■ About this exercise
Using the listing, copy each whole line that features "name".

■ Material to process
•••
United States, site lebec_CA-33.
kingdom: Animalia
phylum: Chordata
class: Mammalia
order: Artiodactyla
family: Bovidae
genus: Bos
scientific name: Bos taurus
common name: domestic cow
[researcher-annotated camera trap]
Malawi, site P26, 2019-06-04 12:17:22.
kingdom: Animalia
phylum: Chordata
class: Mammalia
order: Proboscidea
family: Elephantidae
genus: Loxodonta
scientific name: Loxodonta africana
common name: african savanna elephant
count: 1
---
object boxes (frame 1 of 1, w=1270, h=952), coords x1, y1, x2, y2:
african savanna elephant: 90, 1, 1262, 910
•••
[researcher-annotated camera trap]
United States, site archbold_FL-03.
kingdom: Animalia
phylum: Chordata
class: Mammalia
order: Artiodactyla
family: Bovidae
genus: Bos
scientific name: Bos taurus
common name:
•••
■ The answer
scientific name: Bos taurus
common name: domestic cow
scientific name: Loxodonta africana
common name: african savanna elephant
scientific name: Bos taurus
common name:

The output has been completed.